On her final day at Fort Benning, Georg and the other graduates were put through their final field training exercise—a long Ruck march to Honor Hill for an emotional graduation ceremony of sorts—and she finally realized the magnitude of the last six months.
“It was two in the morning, and it was bitter sweet. Mentally some days were good, some days were bad, and then finally it was a relief that it was over…Making connections and friends that turned into family, and then having to all go our separate ways after we had been through the ups and down and relied on each other since day one, (made it bitter sweet),” she said.
And although she didn’t process it at the time, she realizes now how big of a deal it was to have her drill sergeant award her with her cross rifle pin, a symbol that she is part of the “infantry family,” something very few women can say.
“It’s a very male dominant environment, but there’s nothing that (women) can’t do that (men) can. If we want to succeed in infantry jobs, we definitely have to work harder to stand out. Females have to work ten times harder…But I’m very glad that I did it,” Georg said.
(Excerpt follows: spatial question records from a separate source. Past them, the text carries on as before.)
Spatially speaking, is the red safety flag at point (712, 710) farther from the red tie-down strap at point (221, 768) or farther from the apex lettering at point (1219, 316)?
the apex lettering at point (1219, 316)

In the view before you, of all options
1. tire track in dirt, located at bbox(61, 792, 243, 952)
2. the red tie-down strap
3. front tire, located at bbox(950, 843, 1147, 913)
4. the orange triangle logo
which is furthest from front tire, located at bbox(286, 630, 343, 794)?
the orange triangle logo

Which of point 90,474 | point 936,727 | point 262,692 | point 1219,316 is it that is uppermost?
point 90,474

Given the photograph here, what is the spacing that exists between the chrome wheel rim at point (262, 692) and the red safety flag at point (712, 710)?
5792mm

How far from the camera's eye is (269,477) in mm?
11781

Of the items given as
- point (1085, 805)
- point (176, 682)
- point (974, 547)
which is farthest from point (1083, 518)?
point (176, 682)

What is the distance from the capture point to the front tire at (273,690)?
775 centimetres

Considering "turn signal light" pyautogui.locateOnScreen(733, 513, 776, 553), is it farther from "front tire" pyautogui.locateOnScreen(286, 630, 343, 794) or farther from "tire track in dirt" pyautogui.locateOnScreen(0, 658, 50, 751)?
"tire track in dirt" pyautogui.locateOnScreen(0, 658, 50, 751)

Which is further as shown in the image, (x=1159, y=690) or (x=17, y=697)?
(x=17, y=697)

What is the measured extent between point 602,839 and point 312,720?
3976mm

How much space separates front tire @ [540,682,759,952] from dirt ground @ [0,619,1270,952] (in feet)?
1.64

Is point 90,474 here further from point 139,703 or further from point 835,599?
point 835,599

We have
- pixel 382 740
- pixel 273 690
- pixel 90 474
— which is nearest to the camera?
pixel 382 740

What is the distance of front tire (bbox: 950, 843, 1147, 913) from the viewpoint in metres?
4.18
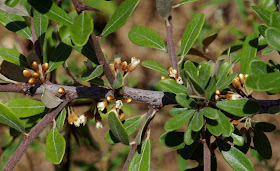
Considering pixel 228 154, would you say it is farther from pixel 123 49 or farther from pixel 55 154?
pixel 123 49

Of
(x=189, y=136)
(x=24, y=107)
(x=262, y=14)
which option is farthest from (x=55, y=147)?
(x=262, y=14)

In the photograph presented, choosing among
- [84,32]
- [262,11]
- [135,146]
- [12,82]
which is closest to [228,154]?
[135,146]

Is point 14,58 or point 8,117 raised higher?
point 14,58

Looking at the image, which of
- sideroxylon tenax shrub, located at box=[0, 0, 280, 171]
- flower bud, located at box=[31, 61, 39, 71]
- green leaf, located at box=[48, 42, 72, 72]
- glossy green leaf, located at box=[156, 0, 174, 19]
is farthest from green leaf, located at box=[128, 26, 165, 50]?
flower bud, located at box=[31, 61, 39, 71]

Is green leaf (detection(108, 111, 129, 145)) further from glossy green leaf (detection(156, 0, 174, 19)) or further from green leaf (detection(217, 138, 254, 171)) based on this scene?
glossy green leaf (detection(156, 0, 174, 19))

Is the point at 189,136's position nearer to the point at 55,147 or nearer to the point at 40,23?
the point at 55,147
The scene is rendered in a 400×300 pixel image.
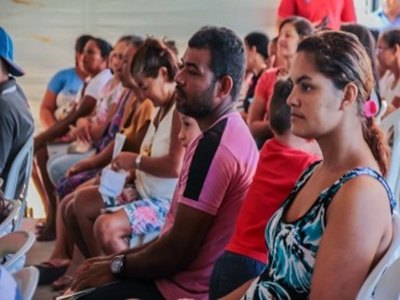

“I’m one of a few who can say that I did that.”
Back to CrossFit
Georg returned home to Wisconsin in December 2021 with just a handful of weeks to prepare for the 2022 CrossFit Open.
Although she had done a ton of running, ruck marches and bodyweight moments, she hadn’t touched a barbell in six months and her body felt it.
“I got very weak in my normal lifts…cleans, squatting, snatching,” said Georg, a Brute Strength athlete coached by Dex Hopkins.
Still, she easily qualified to Quarterfinals and went on to place 558th in North America in Quarterfinals, a finish that has inspired her to go full steam ahead as a CrossFit athlete.
Today, Georg is a member of the National Guard, so her commitment to the military is just one weekend per month, and the rest of her attention is on training in hopes of qualifying to Semifinals next season.
“And then just play it by ear, see where I’m at. Focus on my weaknesses and shoot for the Games eventually,” she said.
After that, Georg isn’t sure what her long-term plan is with the military, but she does know that without CrossFit in her life she never would have had the confidence to put herself out there with the men in the military.
“I wouldn’t have thought I was physically capable of it.”